Hot pickleball is still pickleball
The summer outdoor session can be the best play of the year if the conditions and the schedule line up. 7am on a 78°F July morning with a light breeze is one of the best windows pickleball offers anywhere. The cost is preparation: hydrate the day before, dress for it, watch your body, and know when to move inside before the heat takes the choice away from you.
References
- CDC NIOSH: Heat-related Illnesses · Heat index thresholds and warning signs for outdoor exertion
- American College of Sports Medicine: Exercise and Fluid Replacement · Pre-, during-, and post-exercise hydration guidance
- National Weather Service: Heat Index · Combined temperature and humidity risk thresholds
Frequently asked
- At what temperature is pickleball unsafe outdoors?
- Heat index above 105°F is the standard threshold where the body cannot cool itself efficiently regardless of hydration. The actual air temperature equivalent depends on humidity. 95°F at 60 percent humidity is roughly 105°F heat index. Most rec sessions should move indoors at that point.

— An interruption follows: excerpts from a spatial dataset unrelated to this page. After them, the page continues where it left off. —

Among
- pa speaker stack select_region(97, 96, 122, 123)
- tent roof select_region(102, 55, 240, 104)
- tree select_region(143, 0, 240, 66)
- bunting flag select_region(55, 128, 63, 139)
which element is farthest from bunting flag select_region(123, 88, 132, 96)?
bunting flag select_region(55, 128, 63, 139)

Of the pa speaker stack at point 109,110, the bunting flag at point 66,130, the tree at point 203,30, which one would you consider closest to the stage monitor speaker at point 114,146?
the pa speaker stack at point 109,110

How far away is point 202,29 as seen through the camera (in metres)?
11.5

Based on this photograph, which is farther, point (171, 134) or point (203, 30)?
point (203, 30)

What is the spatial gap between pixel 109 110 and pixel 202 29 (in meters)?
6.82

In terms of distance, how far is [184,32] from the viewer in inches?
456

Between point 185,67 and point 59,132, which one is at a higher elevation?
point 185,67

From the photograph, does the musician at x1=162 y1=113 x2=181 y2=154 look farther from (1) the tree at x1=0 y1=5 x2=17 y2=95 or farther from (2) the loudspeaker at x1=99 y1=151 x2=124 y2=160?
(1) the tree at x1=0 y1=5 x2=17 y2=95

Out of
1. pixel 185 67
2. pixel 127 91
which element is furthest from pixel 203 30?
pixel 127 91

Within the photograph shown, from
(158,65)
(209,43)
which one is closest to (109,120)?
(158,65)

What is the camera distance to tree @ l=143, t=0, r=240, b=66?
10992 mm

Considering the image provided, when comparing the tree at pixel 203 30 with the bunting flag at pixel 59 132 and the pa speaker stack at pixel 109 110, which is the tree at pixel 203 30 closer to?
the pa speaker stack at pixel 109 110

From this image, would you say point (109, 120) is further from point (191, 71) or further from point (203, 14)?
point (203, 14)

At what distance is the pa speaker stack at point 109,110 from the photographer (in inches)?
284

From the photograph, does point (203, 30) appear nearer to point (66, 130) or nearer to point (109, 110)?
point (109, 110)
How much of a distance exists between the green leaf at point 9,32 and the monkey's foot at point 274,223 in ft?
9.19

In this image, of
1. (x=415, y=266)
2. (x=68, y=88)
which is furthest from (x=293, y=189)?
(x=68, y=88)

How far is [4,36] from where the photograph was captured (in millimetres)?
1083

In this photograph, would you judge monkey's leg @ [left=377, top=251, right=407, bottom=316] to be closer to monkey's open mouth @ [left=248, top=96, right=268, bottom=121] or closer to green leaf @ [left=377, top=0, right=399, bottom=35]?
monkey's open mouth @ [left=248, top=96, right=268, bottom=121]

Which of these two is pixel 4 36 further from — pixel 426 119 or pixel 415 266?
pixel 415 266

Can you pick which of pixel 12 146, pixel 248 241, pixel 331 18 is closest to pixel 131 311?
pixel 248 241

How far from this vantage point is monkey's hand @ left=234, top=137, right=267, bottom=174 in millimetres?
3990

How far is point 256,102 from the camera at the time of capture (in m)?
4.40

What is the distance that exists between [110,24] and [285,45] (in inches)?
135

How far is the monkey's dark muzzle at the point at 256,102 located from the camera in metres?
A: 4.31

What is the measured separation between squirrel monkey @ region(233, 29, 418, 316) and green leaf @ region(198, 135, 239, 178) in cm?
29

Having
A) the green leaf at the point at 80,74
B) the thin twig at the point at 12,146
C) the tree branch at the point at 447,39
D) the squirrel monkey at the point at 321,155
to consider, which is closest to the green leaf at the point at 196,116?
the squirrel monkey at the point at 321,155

- How much water should I drink playing pickleball in heat?
- The American College of Sports Medicine guidance: 16 to 20 ounces two hours before play, another 8 ounces 15 minutes before, then 4 to 8 ounces every 15 to 20 minutes during play. For sessions over an hour in heat, mix in electrolytes. Plain water in volume without electrolytes can actually cause problems.
- Which pickleball ball plays best in hot weather?
- The harder tournament-grade outdoor balls like the Dura Fast 40 hold their shape better in heat than softer outdoor balls. The Onix Pure 2 Outdoor and Franklin X-40 dent more visibly off hard drives once they have been baking on a hot court. Rotate balls between games and keep a couple in a cooler bag at the fence.
- What are the warning signs of heat exhaustion in pickleball?
- Sudden stop in sweat, goosebumps in the heat, confusion or slurred speech, cramping that does not resolve with rest and electrolytes within five minutes, lightheadedness on standing. Any of those means stop play, move to shade, drink electrolytes, and do not go back on the court that day. Heat illness escalates fast.
- Should I wear sunscreen for pickleball?
- Yes. Outdoor pickleball delivers more UV exposure than people expect because acrylic court surfaces reflect UV back up at you in addition to the direct UV from above. Apply broad-spectrum SPF 30 or higher to exposed skin before play and reapply every two hours, especially on the backs of the calves, the back of the neck, and the tops of the ears.